Aim — Retype the entire listing below exactly as it appears, omitting the pictures.

╔══

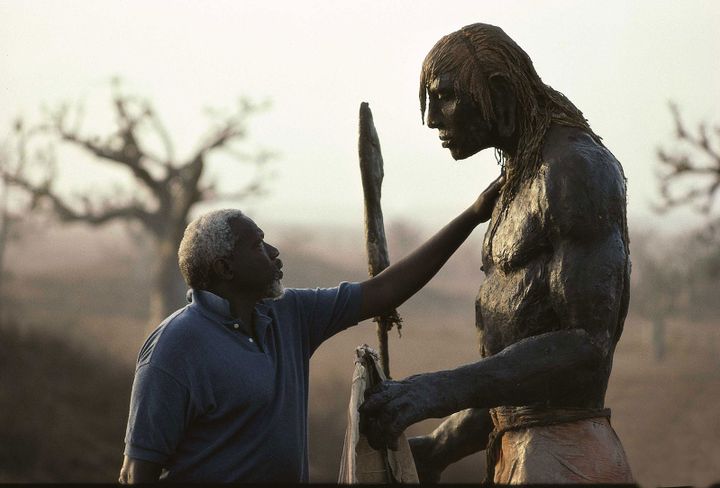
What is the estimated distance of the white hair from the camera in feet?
12.9

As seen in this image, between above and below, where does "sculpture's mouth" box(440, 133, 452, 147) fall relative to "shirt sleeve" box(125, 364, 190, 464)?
above

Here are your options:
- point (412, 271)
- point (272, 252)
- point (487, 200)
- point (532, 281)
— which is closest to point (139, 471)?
point (272, 252)

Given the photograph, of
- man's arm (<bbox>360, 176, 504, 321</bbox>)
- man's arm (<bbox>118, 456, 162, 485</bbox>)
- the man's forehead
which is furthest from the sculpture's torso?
man's arm (<bbox>118, 456, 162, 485</bbox>)

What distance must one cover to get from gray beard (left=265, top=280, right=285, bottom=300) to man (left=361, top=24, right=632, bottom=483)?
71 centimetres

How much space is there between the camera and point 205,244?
395cm

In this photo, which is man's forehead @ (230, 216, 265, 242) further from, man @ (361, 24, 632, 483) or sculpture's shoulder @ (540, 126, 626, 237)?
sculpture's shoulder @ (540, 126, 626, 237)

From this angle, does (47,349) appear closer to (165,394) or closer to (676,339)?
(676,339)

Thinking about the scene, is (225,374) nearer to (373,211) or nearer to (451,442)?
(451,442)

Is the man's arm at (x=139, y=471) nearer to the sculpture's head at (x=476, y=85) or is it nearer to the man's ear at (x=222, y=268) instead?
the man's ear at (x=222, y=268)

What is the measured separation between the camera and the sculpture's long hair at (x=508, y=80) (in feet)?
12.4

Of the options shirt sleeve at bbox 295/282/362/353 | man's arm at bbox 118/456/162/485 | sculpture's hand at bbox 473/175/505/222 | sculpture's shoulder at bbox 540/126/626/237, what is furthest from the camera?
shirt sleeve at bbox 295/282/362/353

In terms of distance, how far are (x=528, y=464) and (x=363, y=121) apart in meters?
1.67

╚══

Problem solution —
What is the estimated distance of the white hair from the camera in feet?
12.9

As seen in this image, between above and below, where does "sculpture's mouth" box(440, 133, 452, 147) fall relative to "shirt sleeve" box(125, 364, 190, 464)?
above

Here are your options:
- point (412, 271)
- point (272, 252)
- point (487, 200)
- point (532, 281)
— which is closest to point (139, 471)?
point (272, 252)

Given the photograph, of
- man's arm (<bbox>360, 176, 504, 321</bbox>)
- man's arm (<bbox>118, 456, 162, 485</bbox>)
- the man's forehead
which is furthest from the sculpture's torso?
man's arm (<bbox>118, 456, 162, 485</bbox>)

What distance must one cover to get from gray beard (left=265, top=280, right=285, bottom=300) to man (left=361, top=24, right=632, bottom=483)?
71 centimetres

How much space is there between the camera and point 205,244?
395cm

In this photo, which is man's forehead @ (230, 216, 265, 242) further from, man @ (361, 24, 632, 483) or sculpture's shoulder @ (540, 126, 626, 237)?
sculpture's shoulder @ (540, 126, 626, 237)

From this angle, does (47,349) appear closer to (165,394) or closer to (676,339)?
(676,339)

Thinking about the scene, is (225,374) nearer to (373,211) or nearer to (451,442)?
(451,442)

Is the man's arm at (x=139, y=471) nearer to the sculpture's head at (x=476, y=85) or is it nearer to the man's ear at (x=222, y=268) instead?
the man's ear at (x=222, y=268)

What is the measured separation between the camera and the sculpture's long hair at (x=508, y=80) (in feet)?
12.4

Of the options shirt sleeve at bbox 295/282/362/353 | man's arm at bbox 118/456/162/485 | sculpture's hand at bbox 473/175/505/222 | sculpture's shoulder at bbox 540/126/626/237, what is furthest from the camera?
shirt sleeve at bbox 295/282/362/353

In terms of distance, how far are (x=528, y=464) and (x=363, y=121) apart in meters?
1.67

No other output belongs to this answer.